Dog Not Eating
When talking about pet health, such as a dog, not eating can be a worrisome thing for its master. When a pet suddenly changes their eating habits in such a dramatic manner, a trip to the veterinarian is the best bet to determine the cause.
Dogs are wonderful creatures, but they do need to be cared for. Feeding, watering, grooming and a big dose of continuous love are the investments required of a dog owner in order to have a happy, healthy pet. From time to time, however, things happen to disrupt the normal balance in a dog’s life. It may a health issue, or it may be a psychological issue; the effects it has on the dog though can be quite serious if left untreated.
Health Issues Affecting Eating Habits of a Dog
Dogs, like humans, occasionally experience a minor disturbance in their physiological makeup. It may be caused by excessive heat, overexertion or cold. It may be age; deterioration of teeth or a change in body functions. When it does happen, the dog may simply stop eating. When it continues for more than a day, a closer look at the cause will be needed.
A visit to the veterinarian is crucial to help determine the problem. The problem could be as elementary as an upset stomach from eating something gone bad, or could be related to a more serious issue such as poisoning or parasites. Even more serious are health threats like heart disease, cancer and thyroid disorders. Only a qualified professional is knowledgeable enough to evaluate the symptoms, conduct tests to rule out diseases and make a proper diagnosis of the dog’s condition. For a dog, not eating is like not breathing air.

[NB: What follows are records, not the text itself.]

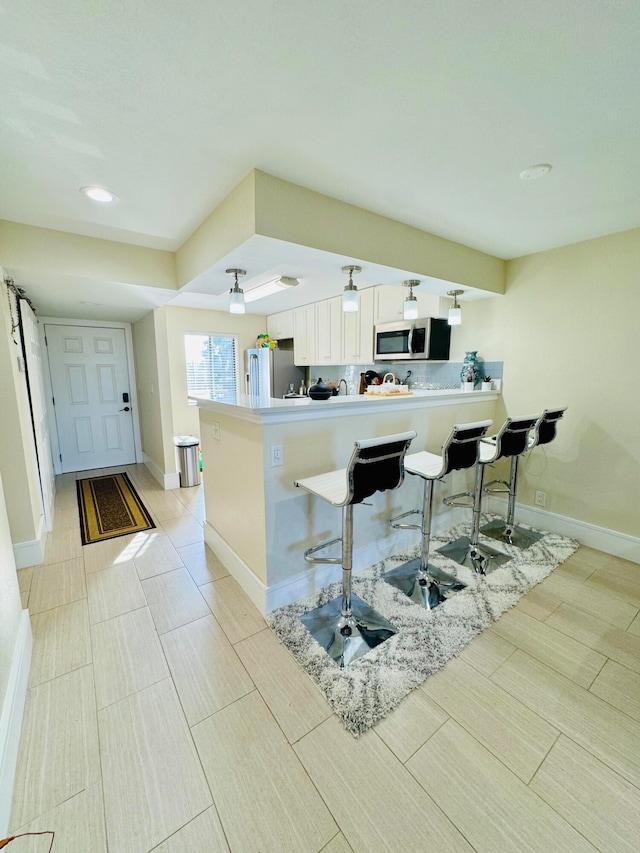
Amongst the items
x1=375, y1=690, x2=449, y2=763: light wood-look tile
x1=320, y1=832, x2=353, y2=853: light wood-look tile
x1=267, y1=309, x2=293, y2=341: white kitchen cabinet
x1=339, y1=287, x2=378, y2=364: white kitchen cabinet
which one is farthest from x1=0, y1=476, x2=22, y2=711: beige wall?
x1=267, y1=309, x2=293, y2=341: white kitchen cabinet

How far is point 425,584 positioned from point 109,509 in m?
3.32

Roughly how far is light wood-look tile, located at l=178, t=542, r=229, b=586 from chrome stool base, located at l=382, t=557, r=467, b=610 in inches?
49.0

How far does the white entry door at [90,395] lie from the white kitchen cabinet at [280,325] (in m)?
2.26

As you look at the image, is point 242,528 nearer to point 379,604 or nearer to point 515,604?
point 379,604

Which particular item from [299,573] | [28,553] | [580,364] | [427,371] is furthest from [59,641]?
[580,364]

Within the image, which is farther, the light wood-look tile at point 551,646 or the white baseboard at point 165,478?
the white baseboard at point 165,478

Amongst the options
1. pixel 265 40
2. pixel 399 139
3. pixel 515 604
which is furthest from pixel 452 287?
pixel 515 604

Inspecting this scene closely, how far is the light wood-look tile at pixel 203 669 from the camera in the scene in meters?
1.53

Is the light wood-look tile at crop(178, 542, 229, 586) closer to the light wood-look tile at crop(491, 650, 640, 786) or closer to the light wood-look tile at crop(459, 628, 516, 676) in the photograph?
the light wood-look tile at crop(459, 628, 516, 676)

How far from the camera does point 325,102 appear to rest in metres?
1.30

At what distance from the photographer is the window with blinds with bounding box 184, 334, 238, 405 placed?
490cm

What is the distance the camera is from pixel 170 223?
91.7 inches

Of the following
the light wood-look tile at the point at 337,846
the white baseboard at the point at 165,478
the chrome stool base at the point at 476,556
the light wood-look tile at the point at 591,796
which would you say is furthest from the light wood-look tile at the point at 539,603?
the white baseboard at the point at 165,478

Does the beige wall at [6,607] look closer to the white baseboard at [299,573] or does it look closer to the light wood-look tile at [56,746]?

Problems such as dental issues are easily remedied. Changing the diet of only the dog not eating properly will often solve the issue; a sore mouth is more amenable to a soft, moist food than one that is crunchy and hard. Any other dogs in the home should be encouraged to remain on their traditional diet to avoid any undesired changes in their bodily functions.

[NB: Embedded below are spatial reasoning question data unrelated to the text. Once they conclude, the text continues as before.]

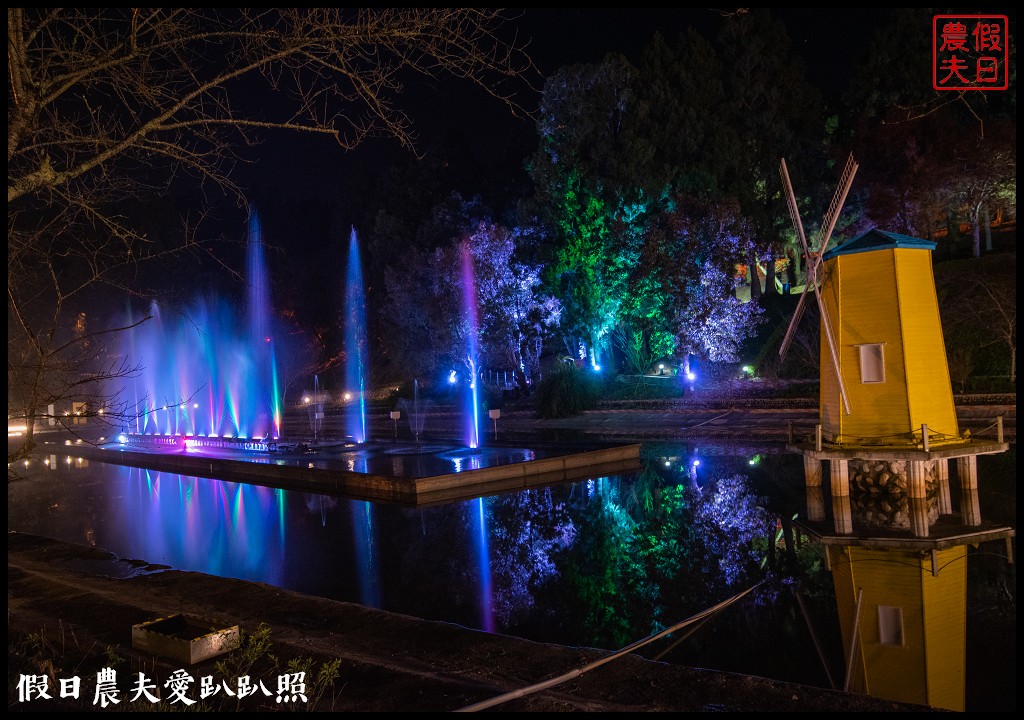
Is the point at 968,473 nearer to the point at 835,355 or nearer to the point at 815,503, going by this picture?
the point at 815,503

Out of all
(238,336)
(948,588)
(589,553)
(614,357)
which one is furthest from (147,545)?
(238,336)

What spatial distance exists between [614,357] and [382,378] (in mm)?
19968

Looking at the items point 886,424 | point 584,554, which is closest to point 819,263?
point 886,424

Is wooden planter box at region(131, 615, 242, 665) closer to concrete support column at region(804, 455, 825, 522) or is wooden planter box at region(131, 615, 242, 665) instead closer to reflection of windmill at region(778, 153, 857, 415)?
concrete support column at region(804, 455, 825, 522)

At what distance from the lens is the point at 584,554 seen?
40.0 ft

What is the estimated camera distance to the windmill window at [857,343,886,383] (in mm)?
14766

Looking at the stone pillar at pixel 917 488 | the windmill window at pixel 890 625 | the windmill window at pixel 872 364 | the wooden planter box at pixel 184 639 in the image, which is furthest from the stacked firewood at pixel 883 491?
the wooden planter box at pixel 184 639

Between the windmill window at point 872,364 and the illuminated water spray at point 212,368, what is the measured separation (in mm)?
23393

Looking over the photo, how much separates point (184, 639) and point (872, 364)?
45.0 feet

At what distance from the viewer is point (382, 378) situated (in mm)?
53500

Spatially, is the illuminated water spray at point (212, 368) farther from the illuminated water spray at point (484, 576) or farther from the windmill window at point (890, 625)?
the windmill window at point (890, 625)

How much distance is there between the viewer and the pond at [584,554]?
8.30 meters

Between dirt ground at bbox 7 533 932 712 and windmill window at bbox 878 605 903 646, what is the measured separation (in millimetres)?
3088

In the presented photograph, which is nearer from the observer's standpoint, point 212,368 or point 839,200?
point 839,200
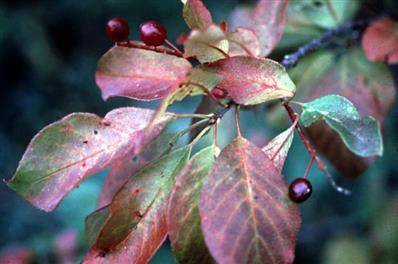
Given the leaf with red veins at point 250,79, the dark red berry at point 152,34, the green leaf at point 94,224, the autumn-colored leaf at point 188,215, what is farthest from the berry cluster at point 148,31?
the green leaf at point 94,224

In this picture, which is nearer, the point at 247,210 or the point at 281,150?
the point at 247,210

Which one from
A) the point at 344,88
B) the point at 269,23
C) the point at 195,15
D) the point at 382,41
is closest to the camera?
the point at 195,15

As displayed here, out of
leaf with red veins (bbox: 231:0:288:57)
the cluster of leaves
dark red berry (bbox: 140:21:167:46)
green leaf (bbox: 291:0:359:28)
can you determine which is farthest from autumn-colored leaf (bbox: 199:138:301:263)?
green leaf (bbox: 291:0:359:28)

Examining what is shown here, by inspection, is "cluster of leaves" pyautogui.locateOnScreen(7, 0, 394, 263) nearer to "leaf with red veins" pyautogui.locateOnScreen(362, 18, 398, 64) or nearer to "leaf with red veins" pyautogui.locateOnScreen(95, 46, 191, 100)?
"leaf with red veins" pyautogui.locateOnScreen(95, 46, 191, 100)

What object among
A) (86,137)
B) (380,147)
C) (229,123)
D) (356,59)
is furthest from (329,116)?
(229,123)

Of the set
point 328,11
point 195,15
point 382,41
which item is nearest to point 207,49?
point 195,15

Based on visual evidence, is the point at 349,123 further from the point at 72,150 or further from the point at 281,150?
the point at 72,150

Psychological Issues Affecting Eating Habits of a Dog
Many people do not realize that dogs are extremely sensitive to their surroundings. Canines appreciate a structured, ritualistic routine that remains constant day after day, and look forward to certain triggers: their master returning home, dinner time, their familiar and comfortable bed as well as their surroundings. Any changes to the dog’s normal day to day schedule can create anxiety, which could very well manifest in its eating habits.
Separation anxiety is a common issue when the dog’s master and family leave the home for an extended period, such as vacation or a business trip. Suddenly, the routine is disrupted; no familiar greeting when a family member walks in the door; no playful interchanges to which the dog is so accustomed. Now someone new visits each day to feed and walk the pet. Even more traumatic can be a boarding situation, where the dog is removed from its familiar surroundings and placed in a new location with strange smells and people. These situations can also cause the dog to become depressed. Anxiety and depression create many physiological upsets in a dog; not eating is likely the most prominent.
Masters who are cognizant of their pet’s normal habits will be alerted immediately to any changes in their eating habits. It is important to have the dog’s health evaluated as quickly as possible should the condition continue for more than a day or two. Keeping on top of the dog’s health will ensure that the pet will remain a happy and healthy one.